Textauszug:
====

Liebe Ida, was machen die Beine, was macht der Magen? 

Ich kann wieder stehen und auch dem Magen geht es wieder relativ gut. Wenn ich mir die Schuhe zubinde, schießt es mir aber schon noch in die Oberschenkel. Mein Magen hat noch ein paar Tage gebraucht, bis ich wieder normal essen konnte. Solange konnte ich mich nicht regenerieren, die Muskeln konnten nicht versorgt werden. Das spüre ich schon noch arg. Wenn man so viele Stunden unterversorgt läuft, hinterlässt das Spuren. 

Wie hast du dich dann die letzten Tage ernähren können? 

Drei Tage hat es gedauert, bis mein Magen halbwegs normal war. Ich habe auf Obst, Gemüse und Milchprodukte verzichtet, habe auch kein Koffein getrunken. Ich habe nur Kohlehydrate gegessen, viel Brot. Jetzt kann ich zum Glück wieder Nudeln und Pizza essen. 

Hattest du schon mal solch starke Magenprobleme während eines Rennens? 

Ja, tatsächlich letztes Jahr beim Innsbruck Alpine auf den 110 Kilometern. Da lag es eher daran, dass ich den Tag vorher schon Probleme hatte, weil ich ein Essen im Restaurant nicht vertragen habe. So wie es jetzt war, hatte ich es noch nie. Ich habe gar nichts mehr drin behalten können und habe mich ständig übergeben. Es war wirklich super hart. Der Teamspirit und die Aussicht auf eine Team-Medaille waren der Antrieb, dass ich mich die letzten 30 Kilometer ins Ziel gequält habe. Es war echt zach. (lacht)

Du warst als Postergirl omnipräsent in Innsbruck vertreten. Hat dich das auch unter Druck gesetzt? 

Es war wirklich komisch (lacht). Ich habe mich natürlich geehrt gefühlt, ein Gesicht der WM zu sein, aber klar, es war auch mit Druck verbunden. Es hat mich jeder erkannt, der Busfahrer oder die Nachbarin, die gar nichts mit Sport zu tun hat. “Du bist die vom Plakat, du bist doch die Läuferin, oder?” – Das höre ich echt oft, auch jetzt noch, nach der WM.  

Ich wusste, dass mir die Strecke gar nicht liegt, sie war für mich viel zu technisch und viel zu steil. Das musste ich den Leuten dann erst einmal erklären, dass ich nicht gewinnen werde, auch wenn ich überall auf den Postern zu sehen war. (lacht) 

Wie waren die Momente vor dem Start für dich? Nimmst du dein Umfeld noch wahr?

Ich bin immer sehr angespannt. Dieses Mal war es besonders krass. Ich habe mich in den Sekunden vor dem Start in Hannes (Namberger) Nähe aufgehalten, er hat für mich Ruhe und Professionalität ausgestrahlt – Das habe ich in dem Moment gebraucht. Meine Familie hatte sich auf der ganzen Strecke verteilt, die habe ich davor nochmal umarmt. Sonst habe ich versucht, in einen Tunnel zu kommen.

====

Zeilen aus einem Datensatz zum räumlichen Denken:
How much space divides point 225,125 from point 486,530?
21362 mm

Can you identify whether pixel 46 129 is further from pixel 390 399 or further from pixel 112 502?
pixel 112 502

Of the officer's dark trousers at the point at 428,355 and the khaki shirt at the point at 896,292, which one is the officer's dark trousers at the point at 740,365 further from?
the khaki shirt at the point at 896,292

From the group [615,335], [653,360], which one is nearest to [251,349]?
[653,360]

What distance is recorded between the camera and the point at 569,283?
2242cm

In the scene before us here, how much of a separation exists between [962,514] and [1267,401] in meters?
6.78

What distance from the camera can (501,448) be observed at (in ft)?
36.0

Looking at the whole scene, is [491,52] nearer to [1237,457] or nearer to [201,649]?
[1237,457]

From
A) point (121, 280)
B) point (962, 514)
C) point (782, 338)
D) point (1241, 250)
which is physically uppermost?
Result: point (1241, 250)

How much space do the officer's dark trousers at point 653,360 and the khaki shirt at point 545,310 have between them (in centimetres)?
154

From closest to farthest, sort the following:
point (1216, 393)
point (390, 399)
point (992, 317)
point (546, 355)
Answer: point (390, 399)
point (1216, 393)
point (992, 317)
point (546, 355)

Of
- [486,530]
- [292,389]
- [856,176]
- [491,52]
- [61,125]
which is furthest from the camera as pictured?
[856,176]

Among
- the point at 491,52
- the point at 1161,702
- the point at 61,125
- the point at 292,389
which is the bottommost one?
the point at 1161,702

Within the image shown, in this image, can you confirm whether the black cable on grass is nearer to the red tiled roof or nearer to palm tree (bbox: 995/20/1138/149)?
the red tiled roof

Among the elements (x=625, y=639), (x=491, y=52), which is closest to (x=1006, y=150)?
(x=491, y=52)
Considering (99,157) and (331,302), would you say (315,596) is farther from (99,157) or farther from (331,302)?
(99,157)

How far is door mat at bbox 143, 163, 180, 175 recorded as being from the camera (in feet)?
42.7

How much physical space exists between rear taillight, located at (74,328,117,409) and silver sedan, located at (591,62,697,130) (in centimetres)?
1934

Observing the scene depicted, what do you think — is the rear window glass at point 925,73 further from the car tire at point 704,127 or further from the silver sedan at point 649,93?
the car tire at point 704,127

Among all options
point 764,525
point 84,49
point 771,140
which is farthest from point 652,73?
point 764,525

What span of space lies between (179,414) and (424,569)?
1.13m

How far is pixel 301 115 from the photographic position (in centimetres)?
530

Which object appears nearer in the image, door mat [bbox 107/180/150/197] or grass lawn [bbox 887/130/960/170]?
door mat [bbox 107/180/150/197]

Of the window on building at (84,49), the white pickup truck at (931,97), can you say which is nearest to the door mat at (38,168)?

====

Aufgabenreihe:
**A.** Ändere im Textauszug den Abschnitt, der mit den Worten „Ich kann wieder“ anfängt und mit „Tage ernähren können?“ schließt: Ersetze darin „Oberschenkel“ durch „Waden“ und gib den Abschnitt vollständig wieder.
**B.** Wie viele Tage dauerte es laut Textauszug, bis der Magen der befragten Person wieder halbwegs normal war?

Lösungen:
**A.**
Ich kann wieder stehen und auch dem Magen geht es wieder relativ gut. Wenn ich mir die Schuhe zubinde, schießt es mir aber schon noch in die Waden. Mein Magen hat noch ein paar Tage gebraucht, bis ich wieder normal essen konnte. Solange konnte ich mich nicht regenerieren, die Muskeln konnten nicht versorgt werden. Das spüre ich schon noch arg. Wenn man so viele Stunden unterversorgt läuft, hinterlässt das Spuren. 

Wie hast du dich dann die letzten Tage ernähren können?

**B.** Drei Tage.